Les communications par Skype peuvent être espionnées en direct.

Il s'agit de «l'un des accès les plus riches (...) pour la NSA», est-il écrit sur le document PowerPoint, selon le Guardian. Plus de 77 000 rapports de renseignements ont ainsi cité PRISM.

Cet espionnage a été permis par une loi votée pendant le mandat de George W. Bush, et renouvelée et promulguée par Barack Obama en décembre 2012, malgré l'inquiétude d'élus face à cette carte blanche donnée à la NSA.

«Une expérience directe de ces systèmes et un sentiment d'horreur face à ses possibilités a poussé un officier du renseignement à fournir la présentation PowerPoint sur PRISM et d'autres documents au Washington Post pour révéler ce qu'il estime être une intrusion choquante dans la vie privée», écrit le Washington Post.

«Ils peuvent vraiment voir vos idées se former au fur et à mesure que vous les tapez», a confié cet officier au journal.

Ces révélations suivent celles du quotidien britannique sur un autre programme conduit par la NSA, grâce auquel l'agence d'espionnage recueille la totalité des relevés téléphoniques des abonnés de l'opérateur Verizon.

Les sociétés internet nient

Apple et d'autres géants américains de l'internet ont nié jeudi avoir permis aux services de renseignement d'accéder à leurs serveurs pour récupérer des données sur les utilisateurs.

«Nous n'avons jamais entendu parler de PRISM», a affirmé le porte-parole du groupe Apple Steve Dowling.

«Nous ne fournissons aucun accès direct à nos serveurs à des agences gouvernementales, et toute agence de ce type recherchant des données sur un client doit obtenir un mandat judiciaire», a-t-il ajouté.

Le réseau social Facebook a lui aussi démenti ces accusations jeudi. «Nous ne fournissons à aucune organisation gouvernementale un accès direct aux serveurs Facebook», a affirmé Joe Sullivan, responsable de la sécurité du groupe.
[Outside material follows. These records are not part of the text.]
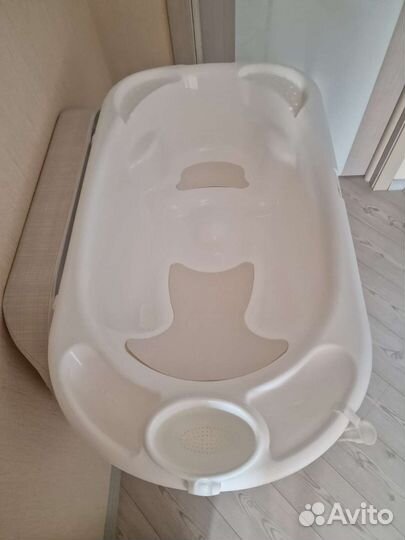 Детская ванночка с подставкой и пеленальным столом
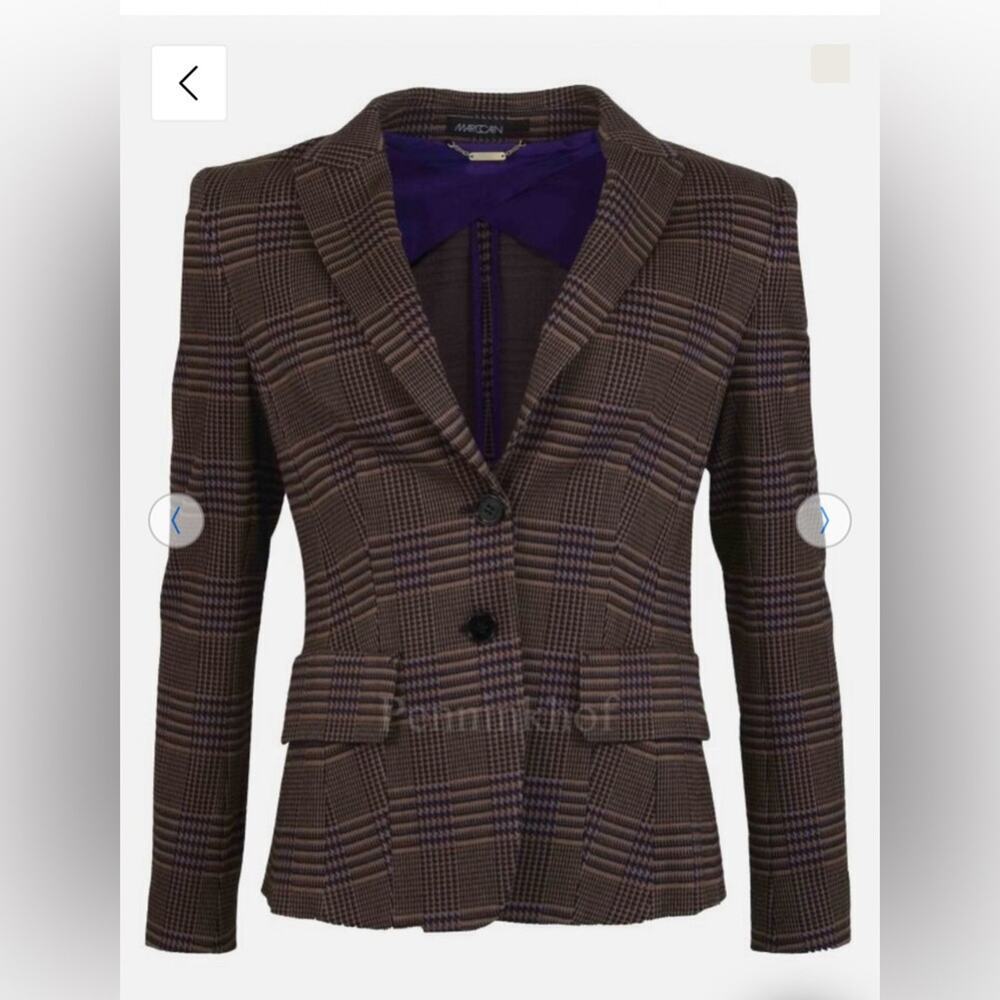 Marc Cain women’s Blazers 740 size N4
Size 4NWT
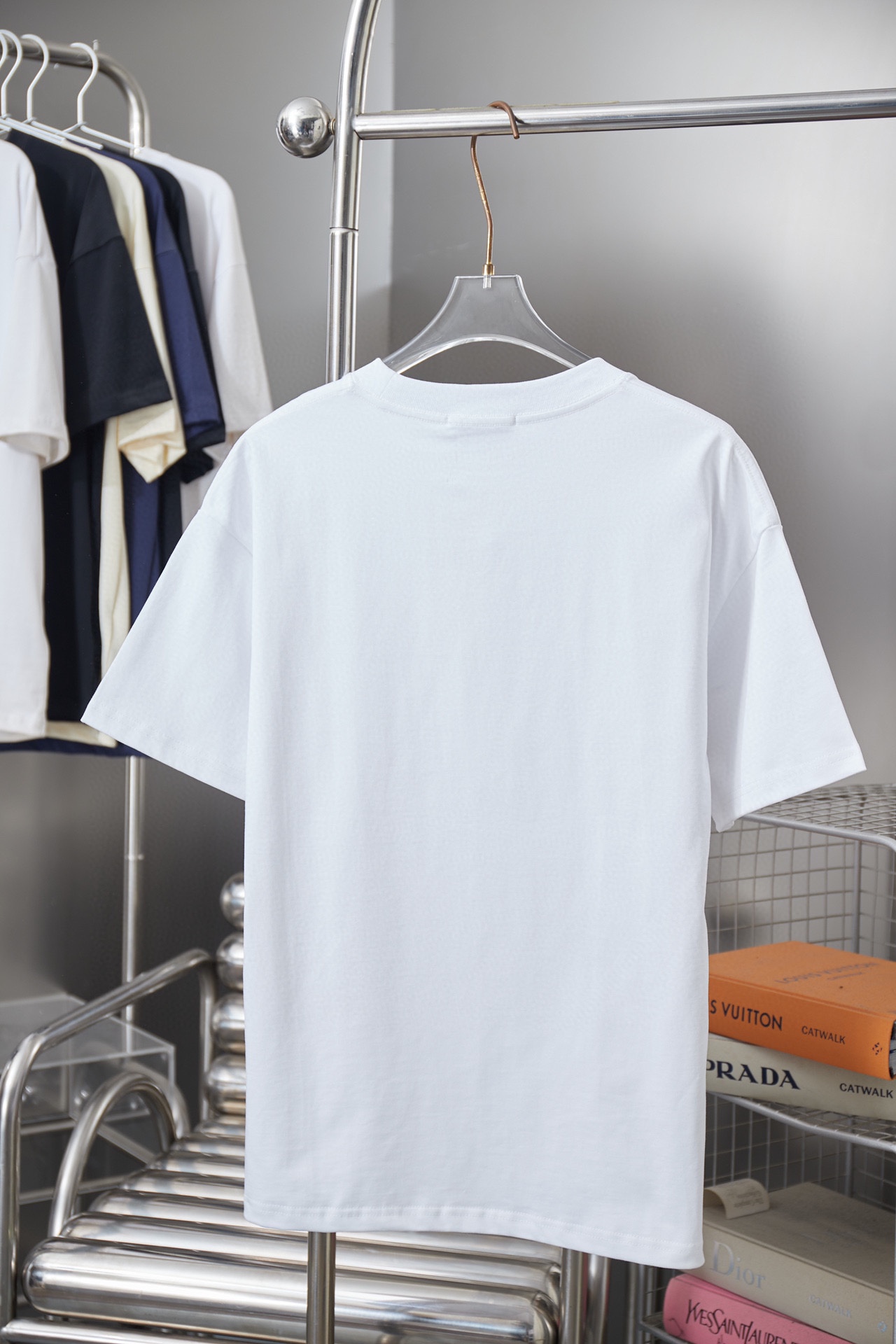 로에베(LOEWE) 포켓 로고 자수 반팔 티셔츠 의류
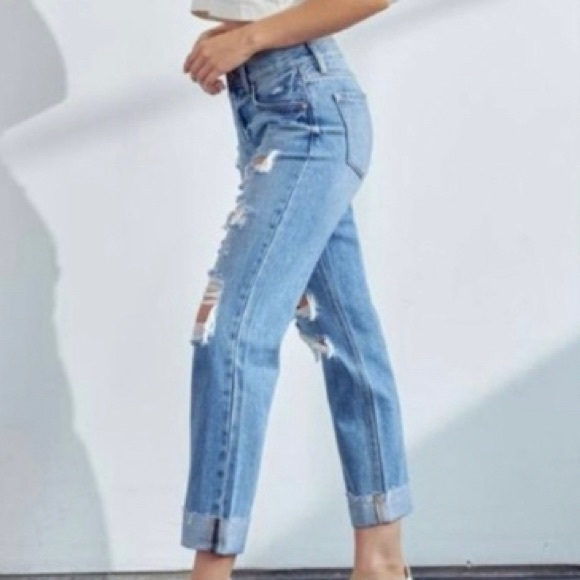 KanCan Delta Mid Rise Boyfriend Jeans - Picture 2 of 6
Quand les autorités font des demandes de recherches d'informations, «nous regardons de près la conformité au droit de telles requêtes, et ne fournissons des informations que dans les cadres requis par la loi», affirme-t-il.

Google a répondu dans un communiqué aux deux journaux qu'il n'existait pas de «porte d'entrée cachée» à ses serveurs pour les services fédéraux.

Le géant de Seattle (nord-ouest) Microsoft a pour sa part affirmé: si le gouvernement menait un tel programme «volontaire pour rassembler des données sur des utilisateurs, nous n'y participons pas».

Également visé, le groupe de la Silicon Valley Yahoo! a nié procurer un accès direct à ses utilisateurs au gouvernement.